Exercise description: Locate each line in the material below that contains the string "track", and copy those lines out. The match is case-sensitive.

Excerpted records:
>> Begin

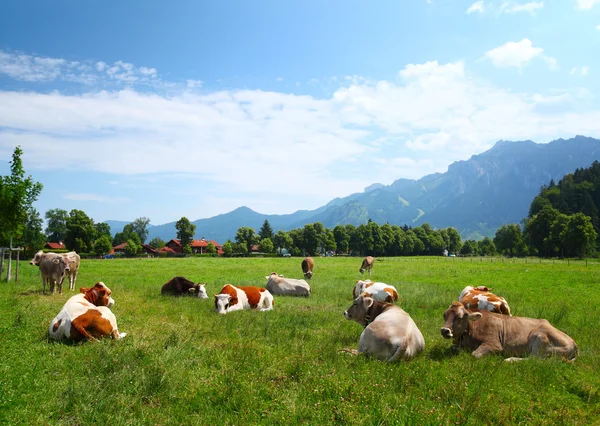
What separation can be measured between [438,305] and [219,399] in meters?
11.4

>> End
>> Begin

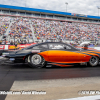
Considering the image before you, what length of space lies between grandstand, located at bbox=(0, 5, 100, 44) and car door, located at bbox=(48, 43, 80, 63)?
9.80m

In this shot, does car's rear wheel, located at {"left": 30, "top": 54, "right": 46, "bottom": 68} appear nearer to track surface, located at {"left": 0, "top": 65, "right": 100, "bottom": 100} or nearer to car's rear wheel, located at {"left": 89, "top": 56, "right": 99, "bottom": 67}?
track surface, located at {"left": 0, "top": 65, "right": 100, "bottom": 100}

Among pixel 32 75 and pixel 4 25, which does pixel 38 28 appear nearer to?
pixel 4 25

>> End

Written reply:
In this shot, does car's rear wheel, located at {"left": 30, "top": 54, "right": 46, "bottom": 68} appear nearer to track surface, located at {"left": 0, "top": 65, "right": 100, "bottom": 100} or nearer to car's rear wheel, located at {"left": 89, "top": 56, "right": 99, "bottom": 67}?
track surface, located at {"left": 0, "top": 65, "right": 100, "bottom": 100}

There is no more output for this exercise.